= Beginning of Section =

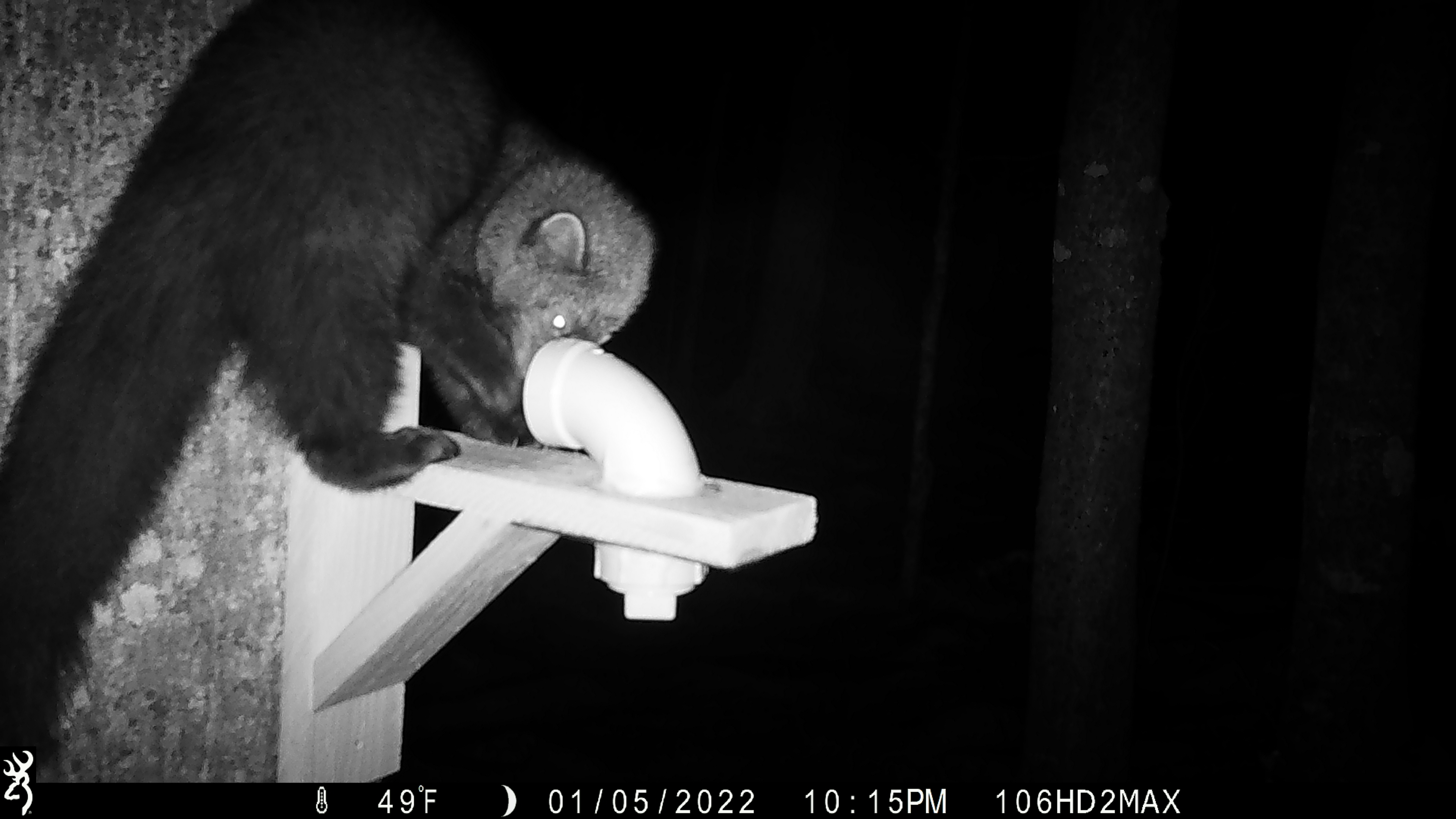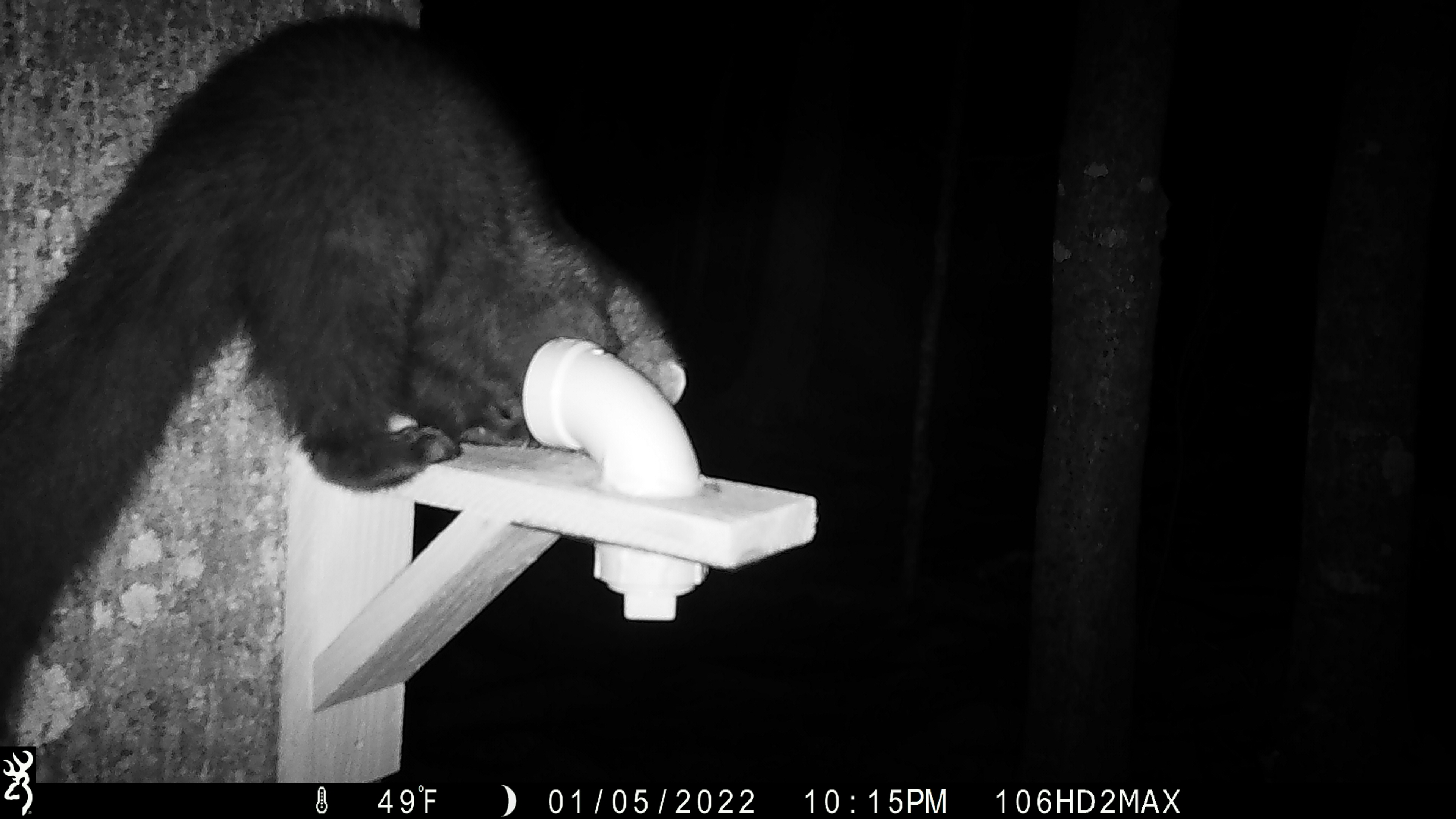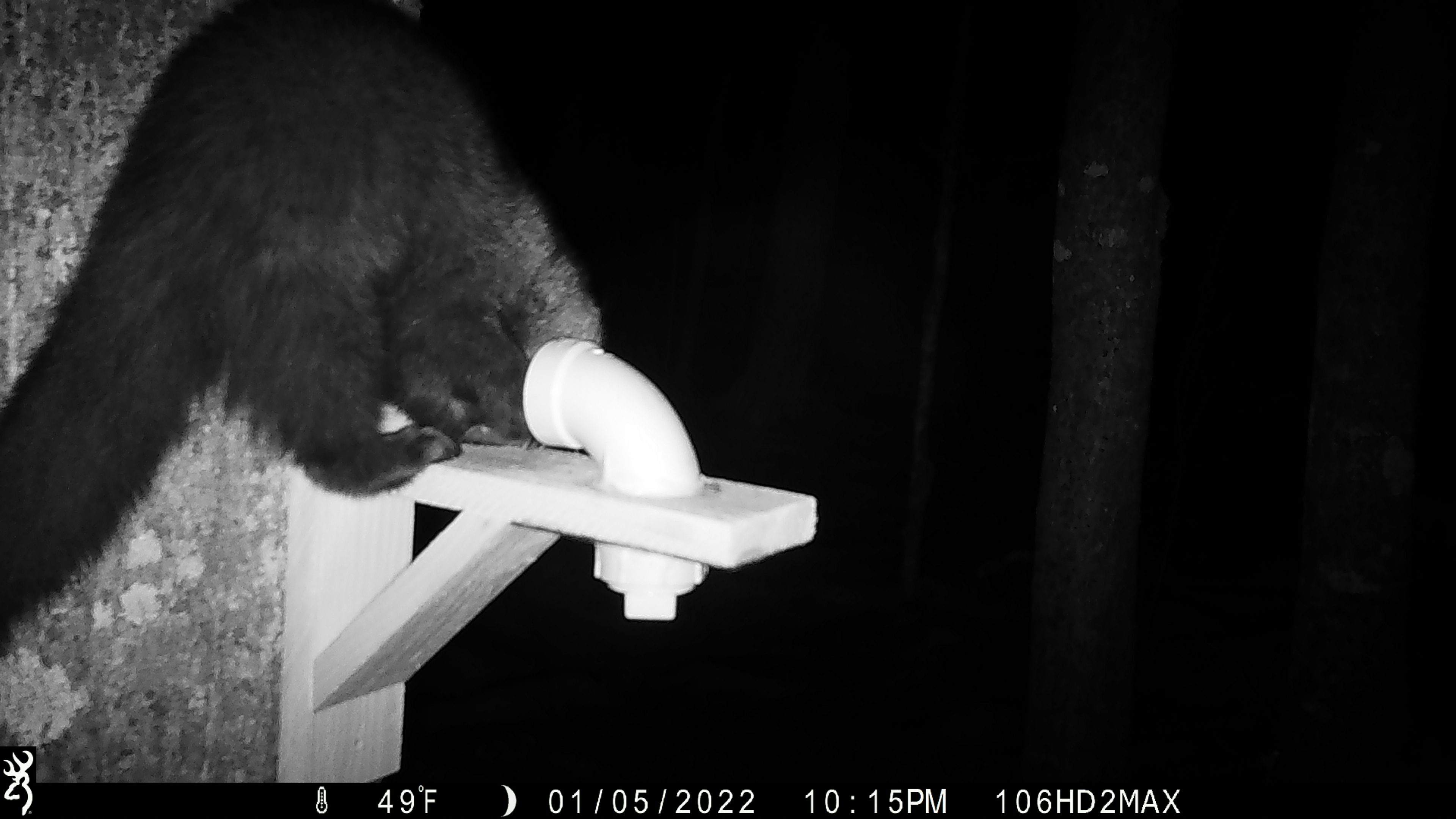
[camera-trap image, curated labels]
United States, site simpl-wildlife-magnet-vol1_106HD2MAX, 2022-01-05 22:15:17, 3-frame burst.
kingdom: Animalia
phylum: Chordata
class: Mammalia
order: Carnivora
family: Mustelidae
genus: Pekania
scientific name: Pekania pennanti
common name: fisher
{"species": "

= End of Section =

◆ Exercise directions: Your copy of the entries must be exact and must contain no pictures.

◆ Problem solution:
[camera-trap image, curated labels]
United States, site simpl-wildlife-magnet-vol1_106HD2MAX, 2022-01-05 22:15:17, 3-frame burst.
kingdom: Animalia
phylum: Chordata
class: Mammalia
order: Carnivora
family: Mustelidae
genus: Pekania
scientific name: Pekania pennanti
common name: fisher
{"species": "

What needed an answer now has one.